Permissions were introduced in PyLink 1.0 as a way for plugins to manage command access, replacing the old `irc.checkAuthenticated()`. The permissions system in PyLink is fairly simple, globally assigning a list of permissions to each hostmask/exttarget.
Permissions take the format `pluginname.commandname.optional_extra_portion(s)`, and support wildcards in matching. Permission nodes are case-insensitive and casemapping aware, but are conventionally defined as being all lowercase.
Individual functions check for permissions using the `permissions.checkPermissions(irc, source, ['perm.1', 'perm.2'])` function, where the last argument is an OR'ed list of permissions (i.e. users only need one out of all of them). This function returns `True` when a permission check passes, and raises `utils.NotAuthorizedError` when a check fails, automatically aborting the execution of the command function.
`utils.NotAuthorizedError` can be treated like any other exception, so it's possible to wrap it around `try:` / `except:` for more complex access checking ([example in the Automode plugin](https://github.com/GLolol/PyLink/blob/1.1.1/plugins/automode.py#L64-L68)).

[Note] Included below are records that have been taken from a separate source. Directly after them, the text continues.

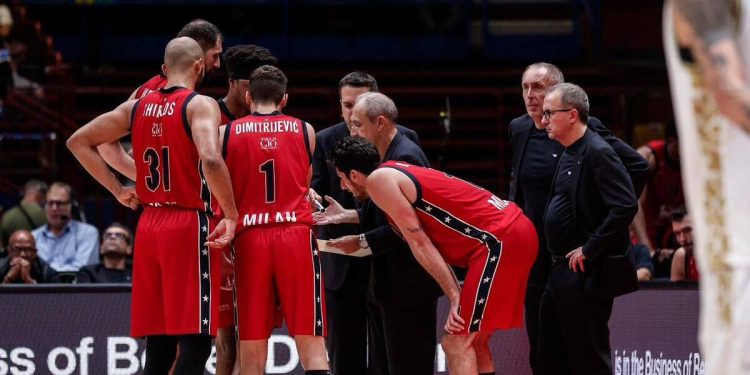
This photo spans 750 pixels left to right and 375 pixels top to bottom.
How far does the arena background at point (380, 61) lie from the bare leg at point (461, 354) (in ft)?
22.7

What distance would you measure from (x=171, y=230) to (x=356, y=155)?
3.41ft

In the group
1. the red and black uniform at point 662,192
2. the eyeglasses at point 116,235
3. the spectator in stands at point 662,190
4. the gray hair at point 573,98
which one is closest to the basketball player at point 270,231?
the gray hair at point 573,98

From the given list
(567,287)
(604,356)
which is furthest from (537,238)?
(604,356)

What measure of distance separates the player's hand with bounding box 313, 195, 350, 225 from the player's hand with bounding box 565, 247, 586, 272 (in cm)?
130

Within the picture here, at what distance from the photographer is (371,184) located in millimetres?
6191

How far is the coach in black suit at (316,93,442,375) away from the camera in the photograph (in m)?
6.84

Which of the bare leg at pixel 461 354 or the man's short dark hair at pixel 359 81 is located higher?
the man's short dark hair at pixel 359 81

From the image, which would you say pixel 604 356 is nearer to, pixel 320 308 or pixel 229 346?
pixel 320 308

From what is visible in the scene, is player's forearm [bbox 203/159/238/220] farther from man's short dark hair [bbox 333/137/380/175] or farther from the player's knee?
the player's knee

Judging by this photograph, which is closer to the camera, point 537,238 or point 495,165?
point 537,238

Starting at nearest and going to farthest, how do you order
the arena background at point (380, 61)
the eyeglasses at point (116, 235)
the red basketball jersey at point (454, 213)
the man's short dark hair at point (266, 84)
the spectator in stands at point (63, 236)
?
the red basketball jersey at point (454, 213) < the man's short dark hair at point (266, 84) < the eyeglasses at point (116, 235) < the spectator in stands at point (63, 236) < the arena background at point (380, 61)

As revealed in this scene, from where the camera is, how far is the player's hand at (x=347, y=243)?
6.80m

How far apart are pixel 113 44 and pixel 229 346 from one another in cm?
1051

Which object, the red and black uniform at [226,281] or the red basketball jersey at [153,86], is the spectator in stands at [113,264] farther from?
the red basketball jersey at [153,86]
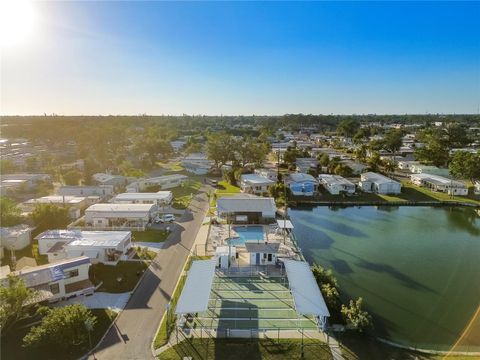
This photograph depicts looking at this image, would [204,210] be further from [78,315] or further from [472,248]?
[472,248]

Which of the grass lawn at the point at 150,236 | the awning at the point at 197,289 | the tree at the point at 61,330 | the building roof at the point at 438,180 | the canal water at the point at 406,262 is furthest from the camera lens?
the building roof at the point at 438,180

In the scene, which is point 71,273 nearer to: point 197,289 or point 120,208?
point 197,289

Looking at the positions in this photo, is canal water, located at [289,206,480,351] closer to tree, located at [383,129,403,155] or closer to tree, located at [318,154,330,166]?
tree, located at [318,154,330,166]

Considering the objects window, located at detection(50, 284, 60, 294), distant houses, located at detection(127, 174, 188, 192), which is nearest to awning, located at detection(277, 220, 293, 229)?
window, located at detection(50, 284, 60, 294)

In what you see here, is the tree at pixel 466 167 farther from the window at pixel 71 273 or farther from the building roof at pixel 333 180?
the window at pixel 71 273

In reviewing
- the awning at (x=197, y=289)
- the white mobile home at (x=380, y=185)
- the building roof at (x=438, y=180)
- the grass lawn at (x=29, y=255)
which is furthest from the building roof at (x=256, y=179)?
the grass lawn at (x=29, y=255)

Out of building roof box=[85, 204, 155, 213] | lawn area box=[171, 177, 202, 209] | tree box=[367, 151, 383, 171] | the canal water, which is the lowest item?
the canal water
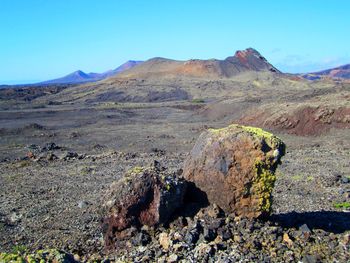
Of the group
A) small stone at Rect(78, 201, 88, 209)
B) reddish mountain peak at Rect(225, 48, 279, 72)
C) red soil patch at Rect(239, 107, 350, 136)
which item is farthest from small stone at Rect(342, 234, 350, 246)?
reddish mountain peak at Rect(225, 48, 279, 72)

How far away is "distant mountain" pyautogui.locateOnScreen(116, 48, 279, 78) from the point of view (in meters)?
76.4

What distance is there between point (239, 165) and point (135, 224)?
203cm

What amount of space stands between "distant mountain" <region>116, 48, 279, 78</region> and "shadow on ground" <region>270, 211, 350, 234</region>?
2617 inches

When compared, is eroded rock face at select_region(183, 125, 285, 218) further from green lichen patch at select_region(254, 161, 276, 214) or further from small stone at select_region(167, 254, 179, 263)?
small stone at select_region(167, 254, 179, 263)

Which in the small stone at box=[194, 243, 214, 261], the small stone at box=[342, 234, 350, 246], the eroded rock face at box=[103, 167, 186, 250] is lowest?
the small stone at box=[342, 234, 350, 246]

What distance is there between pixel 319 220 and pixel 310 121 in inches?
725

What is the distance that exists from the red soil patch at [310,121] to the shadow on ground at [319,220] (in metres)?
16.4

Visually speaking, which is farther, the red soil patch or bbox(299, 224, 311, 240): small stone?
the red soil patch

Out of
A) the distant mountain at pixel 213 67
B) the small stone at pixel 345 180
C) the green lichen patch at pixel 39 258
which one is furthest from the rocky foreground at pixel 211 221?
the distant mountain at pixel 213 67

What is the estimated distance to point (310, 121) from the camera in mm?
26047

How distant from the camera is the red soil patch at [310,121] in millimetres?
24938

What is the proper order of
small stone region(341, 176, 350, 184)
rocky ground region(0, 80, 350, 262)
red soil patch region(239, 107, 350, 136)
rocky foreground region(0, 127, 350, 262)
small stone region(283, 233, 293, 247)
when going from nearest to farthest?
rocky foreground region(0, 127, 350, 262), rocky ground region(0, 80, 350, 262), small stone region(283, 233, 293, 247), small stone region(341, 176, 350, 184), red soil patch region(239, 107, 350, 136)

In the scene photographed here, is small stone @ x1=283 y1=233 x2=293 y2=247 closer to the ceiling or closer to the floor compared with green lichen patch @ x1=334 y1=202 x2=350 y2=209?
closer to the ceiling

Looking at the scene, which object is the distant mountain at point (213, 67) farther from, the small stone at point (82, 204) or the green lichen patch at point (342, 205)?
the green lichen patch at point (342, 205)
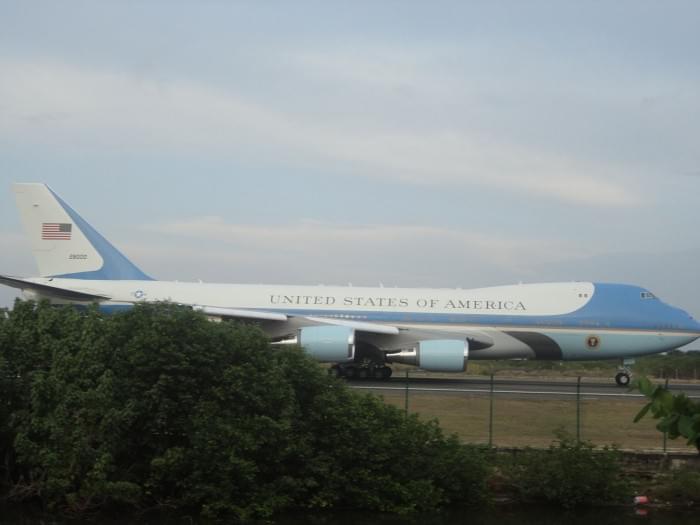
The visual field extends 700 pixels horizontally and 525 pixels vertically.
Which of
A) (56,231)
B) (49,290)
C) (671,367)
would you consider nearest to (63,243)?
(56,231)

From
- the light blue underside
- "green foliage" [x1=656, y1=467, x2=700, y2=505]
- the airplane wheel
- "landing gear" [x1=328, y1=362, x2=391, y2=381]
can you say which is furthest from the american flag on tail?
"green foliage" [x1=656, y1=467, x2=700, y2=505]

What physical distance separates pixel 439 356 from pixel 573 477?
11498mm

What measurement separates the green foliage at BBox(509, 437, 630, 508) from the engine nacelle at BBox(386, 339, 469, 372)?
35.8ft

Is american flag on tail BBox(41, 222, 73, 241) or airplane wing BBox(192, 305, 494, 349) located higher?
american flag on tail BBox(41, 222, 73, 241)

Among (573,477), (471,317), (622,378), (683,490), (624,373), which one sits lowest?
(683,490)

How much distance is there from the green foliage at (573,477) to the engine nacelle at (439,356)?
10.9 meters

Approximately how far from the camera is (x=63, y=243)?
34062mm

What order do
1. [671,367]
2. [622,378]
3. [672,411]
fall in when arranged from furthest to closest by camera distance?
[671,367] → [622,378] → [672,411]

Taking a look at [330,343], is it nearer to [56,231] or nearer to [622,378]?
[622,378]

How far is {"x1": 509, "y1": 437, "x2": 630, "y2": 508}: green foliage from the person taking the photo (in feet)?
52.4

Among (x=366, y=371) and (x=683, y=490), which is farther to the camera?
(x=366, y=371)

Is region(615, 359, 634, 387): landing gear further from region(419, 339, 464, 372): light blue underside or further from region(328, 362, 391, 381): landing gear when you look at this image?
region(328, 362, 391, 381): landing gear

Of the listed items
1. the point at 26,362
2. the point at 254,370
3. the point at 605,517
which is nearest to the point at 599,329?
the point at 605,517

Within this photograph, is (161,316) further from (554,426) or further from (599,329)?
(599,329)
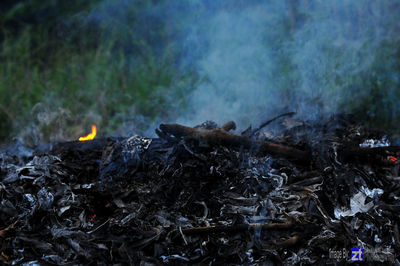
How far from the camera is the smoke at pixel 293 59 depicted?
3.17m

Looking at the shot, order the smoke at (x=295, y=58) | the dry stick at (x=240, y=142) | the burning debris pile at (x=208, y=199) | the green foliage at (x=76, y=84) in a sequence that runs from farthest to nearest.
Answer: the green foliage at (x=76, y=84)
the smoke at (x=295, y=58)
the dry stick at (x=240, y=142)
the burning debris pile at (x=208, y=199)

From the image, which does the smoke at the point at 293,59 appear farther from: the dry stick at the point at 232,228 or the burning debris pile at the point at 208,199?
the dry stick at the point at 232,228

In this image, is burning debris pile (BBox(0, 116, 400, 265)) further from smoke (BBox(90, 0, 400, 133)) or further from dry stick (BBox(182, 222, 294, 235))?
smoke (BBox(90, 0, 400, 133))

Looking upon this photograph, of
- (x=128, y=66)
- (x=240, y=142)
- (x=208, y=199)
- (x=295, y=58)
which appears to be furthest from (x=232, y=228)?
(x=128, y=66)

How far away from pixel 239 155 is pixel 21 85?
13.0 feet

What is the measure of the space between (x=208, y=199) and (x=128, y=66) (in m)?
3.60

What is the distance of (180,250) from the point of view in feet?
5.67

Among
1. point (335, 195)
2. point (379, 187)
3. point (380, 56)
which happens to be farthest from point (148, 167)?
point (380, 56)

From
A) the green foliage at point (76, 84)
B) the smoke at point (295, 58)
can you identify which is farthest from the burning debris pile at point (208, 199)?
the green foliage at point (76, 84)

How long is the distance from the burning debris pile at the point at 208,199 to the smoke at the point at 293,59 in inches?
22.3

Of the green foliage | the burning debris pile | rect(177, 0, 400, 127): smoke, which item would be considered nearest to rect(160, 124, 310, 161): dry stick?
the burning debris pile

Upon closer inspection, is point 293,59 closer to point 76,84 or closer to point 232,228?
point 232,228

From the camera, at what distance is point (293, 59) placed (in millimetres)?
3268

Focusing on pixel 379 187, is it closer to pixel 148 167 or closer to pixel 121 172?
pixel 148 167
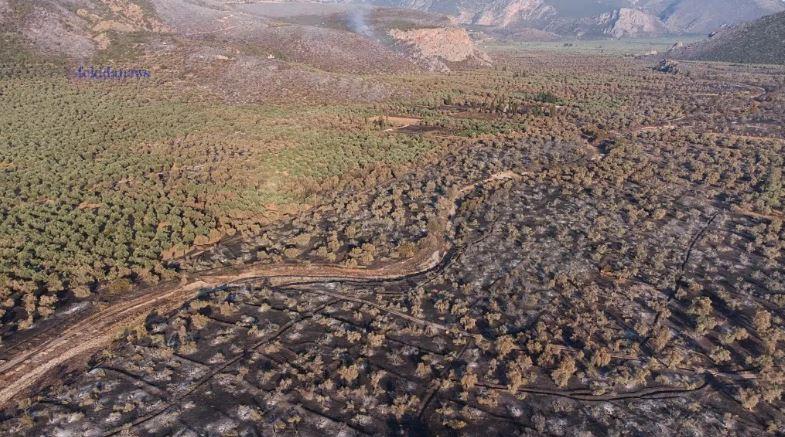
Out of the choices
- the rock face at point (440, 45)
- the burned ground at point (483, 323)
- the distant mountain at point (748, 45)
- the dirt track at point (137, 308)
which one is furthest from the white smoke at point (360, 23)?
the distant mountain at point (748, 45)

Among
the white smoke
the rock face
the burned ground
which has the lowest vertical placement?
the burned ground

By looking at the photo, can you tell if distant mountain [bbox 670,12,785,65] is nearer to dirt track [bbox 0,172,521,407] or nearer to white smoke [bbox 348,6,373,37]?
white smoke [bbox 348,6,373,37]

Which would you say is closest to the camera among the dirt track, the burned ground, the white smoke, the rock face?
the burned ground

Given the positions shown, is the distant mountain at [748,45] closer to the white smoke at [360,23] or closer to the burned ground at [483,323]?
the white smoke at [360,23]

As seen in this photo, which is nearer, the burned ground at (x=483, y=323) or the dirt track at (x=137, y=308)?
the burned ground at (x=483, y=323)

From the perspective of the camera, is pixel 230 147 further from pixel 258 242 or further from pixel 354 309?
pixel 354 309

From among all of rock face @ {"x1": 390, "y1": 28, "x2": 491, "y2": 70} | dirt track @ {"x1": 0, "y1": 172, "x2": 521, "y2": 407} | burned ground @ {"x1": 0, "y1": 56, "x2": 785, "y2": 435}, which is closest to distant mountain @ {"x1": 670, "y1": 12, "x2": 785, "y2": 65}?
rock face @ {"x1": 390, "y1": 28, "x2": 491, "y2": 70}

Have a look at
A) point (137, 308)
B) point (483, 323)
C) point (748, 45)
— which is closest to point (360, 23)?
point (748, 45)

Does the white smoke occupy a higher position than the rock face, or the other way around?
the white smoke
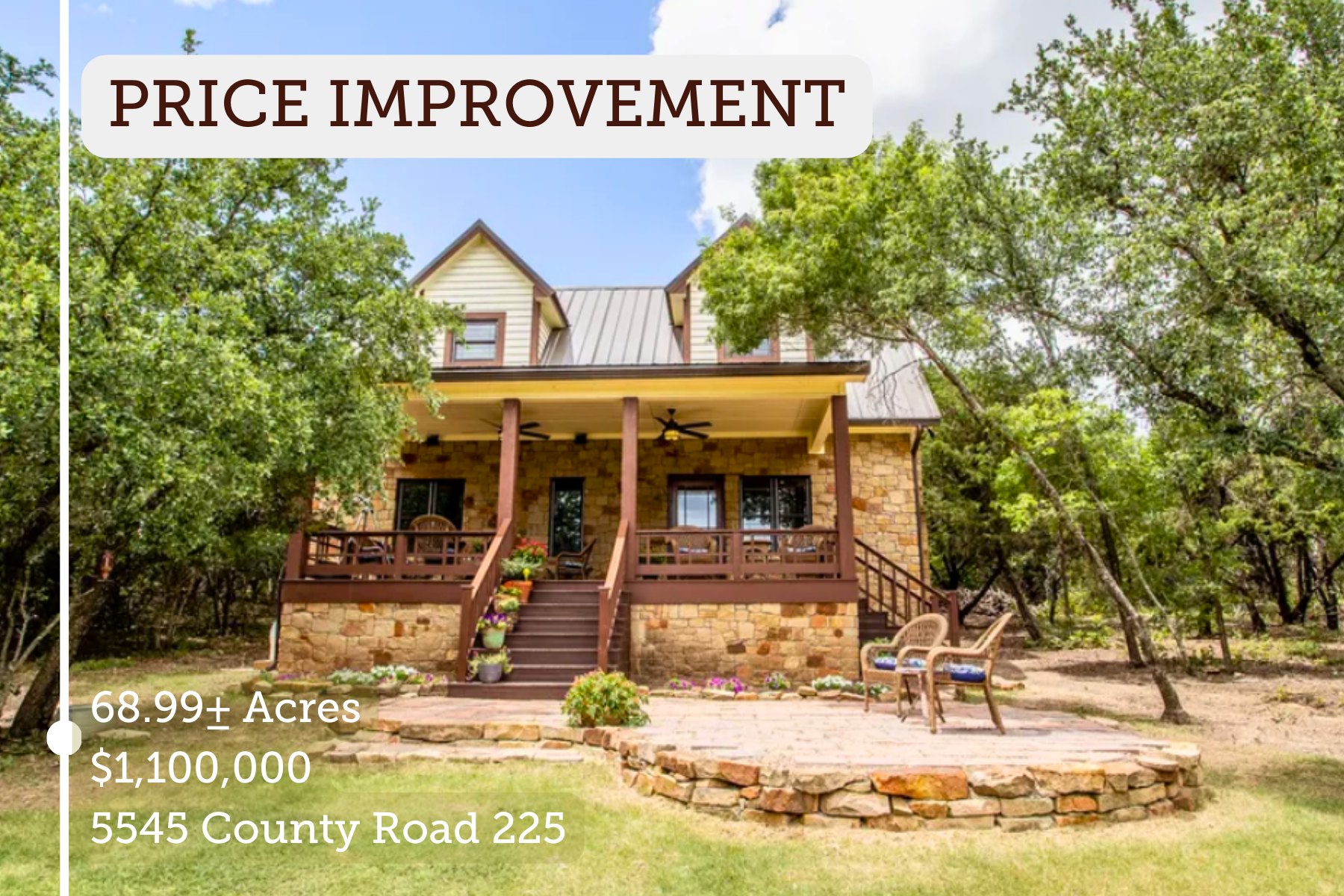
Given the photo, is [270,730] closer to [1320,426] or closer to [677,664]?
[677,664]

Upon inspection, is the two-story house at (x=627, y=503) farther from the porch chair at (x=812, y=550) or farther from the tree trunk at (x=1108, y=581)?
the tree trunk at (x=1108, y=581)

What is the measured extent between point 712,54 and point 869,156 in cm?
674

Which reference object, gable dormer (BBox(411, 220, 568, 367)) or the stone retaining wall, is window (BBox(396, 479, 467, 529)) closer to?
gable dormer (BBox(411, 220, 568, 367))

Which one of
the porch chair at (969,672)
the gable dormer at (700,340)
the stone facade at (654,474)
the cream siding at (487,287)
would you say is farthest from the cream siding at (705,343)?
the porch chair at (969,672)

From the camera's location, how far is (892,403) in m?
14.1

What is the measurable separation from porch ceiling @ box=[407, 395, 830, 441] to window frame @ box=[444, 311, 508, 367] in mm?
966

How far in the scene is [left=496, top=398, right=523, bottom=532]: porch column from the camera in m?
10.9

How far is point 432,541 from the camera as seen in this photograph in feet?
40.4

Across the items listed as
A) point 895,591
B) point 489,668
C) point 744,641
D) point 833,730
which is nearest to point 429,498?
point 489,668

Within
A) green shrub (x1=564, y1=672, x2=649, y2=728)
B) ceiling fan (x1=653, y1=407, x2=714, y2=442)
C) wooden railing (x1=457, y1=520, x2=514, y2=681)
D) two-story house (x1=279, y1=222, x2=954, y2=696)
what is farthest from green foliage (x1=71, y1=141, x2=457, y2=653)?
ceiling fan (x1=653, y1=407, x2=714, y2=442)

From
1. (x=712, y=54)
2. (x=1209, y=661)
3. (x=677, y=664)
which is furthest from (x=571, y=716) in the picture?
(x=1209, y=661)

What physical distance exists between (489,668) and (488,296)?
6.74 m

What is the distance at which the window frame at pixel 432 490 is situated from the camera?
13.8m

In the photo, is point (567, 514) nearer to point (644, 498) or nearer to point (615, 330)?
point (644, 498)
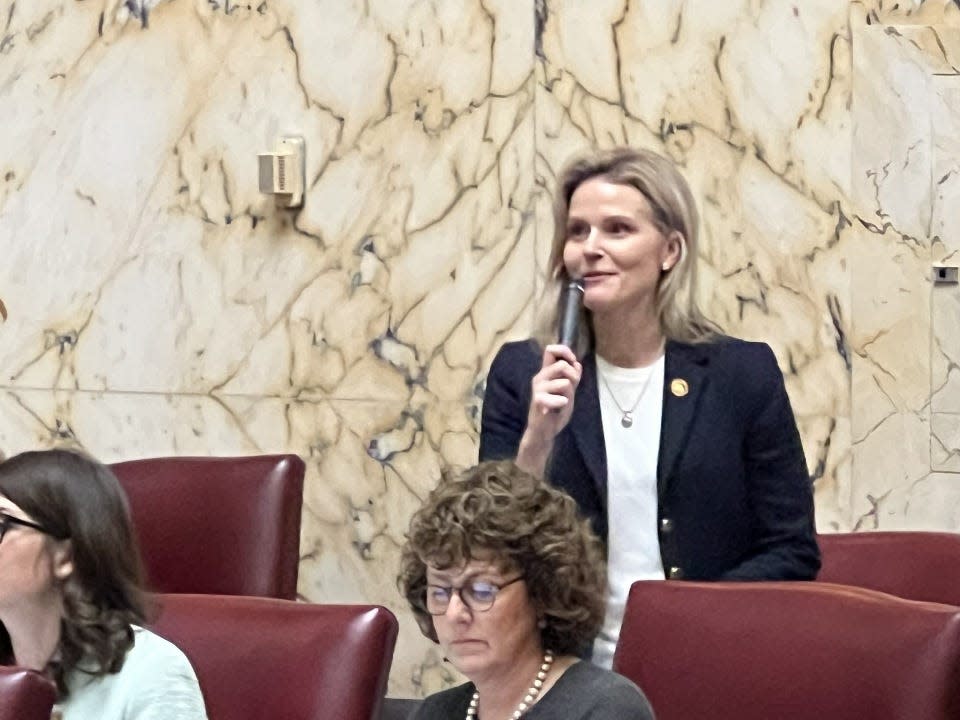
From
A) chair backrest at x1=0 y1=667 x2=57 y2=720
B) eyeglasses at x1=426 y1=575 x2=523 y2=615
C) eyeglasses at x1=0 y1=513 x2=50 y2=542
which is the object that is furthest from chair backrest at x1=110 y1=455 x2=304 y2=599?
chair backrest at x1=0 y1=667 x2=57 y2=720

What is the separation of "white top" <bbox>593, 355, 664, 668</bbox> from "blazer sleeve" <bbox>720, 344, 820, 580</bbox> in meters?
0.15

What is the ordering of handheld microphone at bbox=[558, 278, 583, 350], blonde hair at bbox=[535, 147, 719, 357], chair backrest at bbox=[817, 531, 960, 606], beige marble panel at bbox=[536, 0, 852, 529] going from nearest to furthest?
handheld microphone at bbox=[558, 278, 583, 350]
blonde hair at bbox=[535, 147, 719, 357]
chair backrest at bbox=[817, 531, 960, 606]
beige marble panel at bbox=[536, 0, 852, 529]

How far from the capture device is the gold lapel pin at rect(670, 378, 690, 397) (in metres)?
3.06

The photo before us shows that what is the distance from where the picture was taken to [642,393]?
310cm

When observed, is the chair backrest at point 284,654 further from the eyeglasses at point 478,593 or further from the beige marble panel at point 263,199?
the beige marble panel at point 263,199

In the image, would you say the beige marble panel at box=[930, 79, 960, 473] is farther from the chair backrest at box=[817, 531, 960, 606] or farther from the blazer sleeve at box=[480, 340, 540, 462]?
the blazer sleeve at box=[480, 340, 540, 462]

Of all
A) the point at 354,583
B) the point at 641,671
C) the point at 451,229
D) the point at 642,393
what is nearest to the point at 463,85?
the point at 451,229

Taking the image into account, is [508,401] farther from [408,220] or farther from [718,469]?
[408,220]

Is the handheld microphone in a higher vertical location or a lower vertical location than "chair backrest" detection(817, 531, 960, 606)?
higher

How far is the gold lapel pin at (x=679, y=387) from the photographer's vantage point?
3061 millimetres

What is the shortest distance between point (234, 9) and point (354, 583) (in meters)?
1.50

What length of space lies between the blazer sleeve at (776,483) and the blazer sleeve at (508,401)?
38 cm

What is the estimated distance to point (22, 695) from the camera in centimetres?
209

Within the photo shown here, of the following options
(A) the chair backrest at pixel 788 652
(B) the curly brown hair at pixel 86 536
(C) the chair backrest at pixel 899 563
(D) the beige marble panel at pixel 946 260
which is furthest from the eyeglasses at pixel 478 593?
(D) the beige marble panel at pixel 946 260
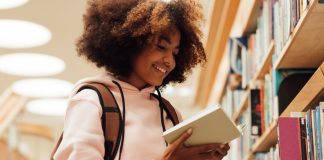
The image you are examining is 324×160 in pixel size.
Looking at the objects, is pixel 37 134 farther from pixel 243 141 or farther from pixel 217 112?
pixel 217 112

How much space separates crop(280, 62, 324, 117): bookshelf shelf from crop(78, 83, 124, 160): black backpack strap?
2.39ft

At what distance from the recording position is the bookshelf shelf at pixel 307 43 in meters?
1.88

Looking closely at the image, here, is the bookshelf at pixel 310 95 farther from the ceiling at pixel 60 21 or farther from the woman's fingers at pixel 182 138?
the ceiling at pixel 60 21

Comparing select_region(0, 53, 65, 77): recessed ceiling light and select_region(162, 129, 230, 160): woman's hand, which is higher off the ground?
select_region(0, 53, 65, 77): recessed ceiling light

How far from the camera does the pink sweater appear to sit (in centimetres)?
144

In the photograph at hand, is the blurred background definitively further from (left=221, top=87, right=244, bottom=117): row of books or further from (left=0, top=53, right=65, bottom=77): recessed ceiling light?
(left=221, top=87, right=244, bottom=117): row of books

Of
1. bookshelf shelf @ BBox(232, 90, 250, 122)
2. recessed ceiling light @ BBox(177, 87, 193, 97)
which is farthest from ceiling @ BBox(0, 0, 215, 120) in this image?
recessed ceiling light @ BBox(177, 87, 193, 97)

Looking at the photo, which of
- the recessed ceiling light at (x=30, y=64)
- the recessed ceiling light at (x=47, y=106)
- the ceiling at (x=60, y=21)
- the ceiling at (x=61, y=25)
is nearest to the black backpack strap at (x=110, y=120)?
the ceiling at (x=61, y=25)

Plugins are also allowed to assign default permissions to their commands, though this should be used sparingly to ensure maximum configurability (explicitly removing permissions isn't supported yet). Default permissions are specified as a `dict` mapping targets to permission lists.
Example of this in [Automode](https://github.com/GLolol/PyLink/blob/1.1-alpha1/plugins/automode.py#L38-L39):
Default permissions are registered in a plugin's `main()` function via `permissions.addDefaultPermissions(default_permissions_dict)`, and should always be erased on `die()` through `permissions.removeDefaultPermissions(default_permissions_dict)`.